▸ TÂCHES:
**1.** Transcrivez, dans l'extrait sur la sécurité de l'information, le passage qui commence par les mots contenant "La sensibilisation est-elle" et se termine par "à leurs données.".
**2.** D'après l'extrait sur la sécurité de l'information, pourquoi se demande-t-on s'il faut encore miser sur la sensibilisation ? Répondez en une à trois phrases.
**3.** Répondez aux questions suivantes sur l'extrait sur la sécurité de l'information.
(a) En combien de temps l'état de la nation a-t-il changé drastiquement ?
(b) Dans quoi les professionnels ont-ils été plongés rapidement après la « crise » Desjardins ?
(c) Où la population générale tient-elle pour acquis que ses données vont se retrouver ?

▸ EXTRAIT À LIRE:
L’état de la nation a changé drastiquement en moins de deux ans. La sécurité est devenue le centre de l’attention avec l’accélération des fuites de données et des entreprises qui ont succombé à des rançongiciels. Les professionnels du domaine qui ont dû gérer les suites de la « crise » Desjardins n’ont pas pu prendre le temps de consolider les acquis qu’ils ont été plongés rapidement dans la globalisation du télétravail avec tous les enjeux de sécurité qui en découlent.
Dans un contexte de pénurie de main d’œuvre où l’expertise se raréfie, les professionnels ont dû hâtivement accélérer la vitesse pour ensuite réaliser que les défis futurs nécessitent plutôt un mode marathon. En parallèle de ces péripéties, les malveillants n’ont pas chômés. Ils ont continué de s’organiser et de raffiner leur expertise pour profiter de la situation. Où en sommes-nous maintenant? Quels seront les défis futurs des professionnels de la sécurité de l’information?
La sensibilisation est-elle encore d’actualité?
Il y aura toujours un monde avant la faille de Desjardins et le monde après. Depuis cette saga, les fuites informatiques sont à la une des journaux de façon quasi quotidienne. C’est maintenant le nouveau normal. On se demande alors si l’on doit encore miser sur la sensibilisation dans une ère où les failles de sécurité informatique sont couvertes par les médias traditionnels. De plus, on peut sentir une forme d’acceptation dans la population générale qui prend pour acquis que leurs données vont se retrouver sur le Dark Web, peu importe s’ils font attention ou non à leurs données.

▸ MATÉRIEL:
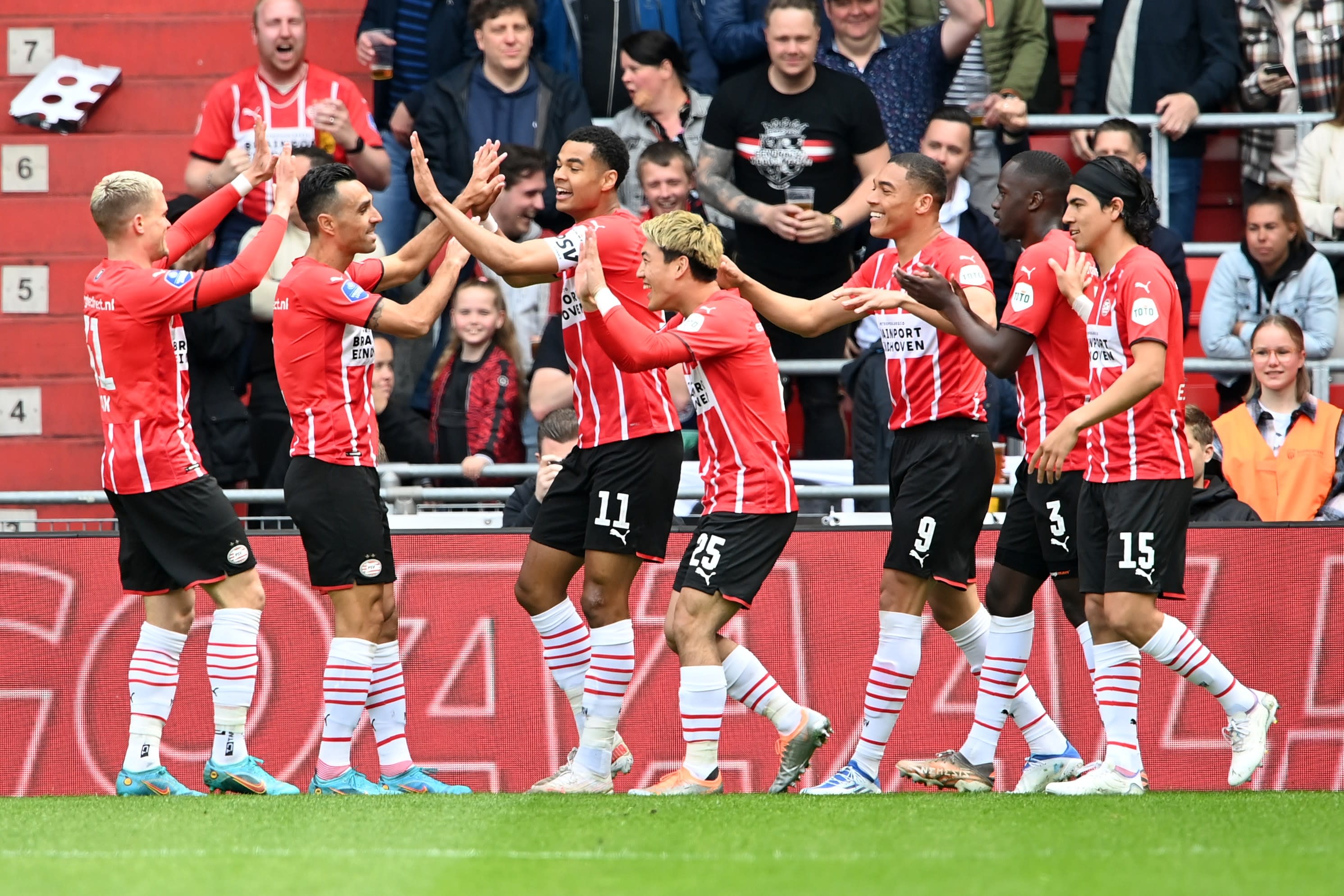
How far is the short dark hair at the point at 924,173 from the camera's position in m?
7.20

▸ RÉSULTATS DE L'EXERCICE:
**1.**
La sensibilisation est-elle encore d’actualité?
Il y aura toujours un monde avant la faille de Desjardins et le monde après. Depuis cette saga, les fuites informatiques sont à la une des journaux de façon quasi quotidienne. C’est maintenant le nouveau normal. On se demande alors si l’on doit encore miser sur la sensibilisation dans une ère où les failles de sécurité informatique sont couvertes par les médias traditionnels. De plus, on peut sentir une forme d’acceptation dans la population générale qui prend pour acquis que leurs données vont se retrouver sur le Dark Web, peu importe s’ils font attention ou non à leurs données.

**2.** Depuis la faille de Desjardins, les fuites informatiques font la une des journaux de façon quasi quotidienne et sont devenues le nouveau normal. Comme ces failles de sécurité sont désormais couvertes par les médias traditionnels, on se demande s'il faut encore miser sur la sensibilisation.

**3.**
(a) En moins de deux ans.
(b) Dans la globalisation du télétravail, avec tous les enjeux de sécurité qui en découlent.
(c) Sur le Dark Web.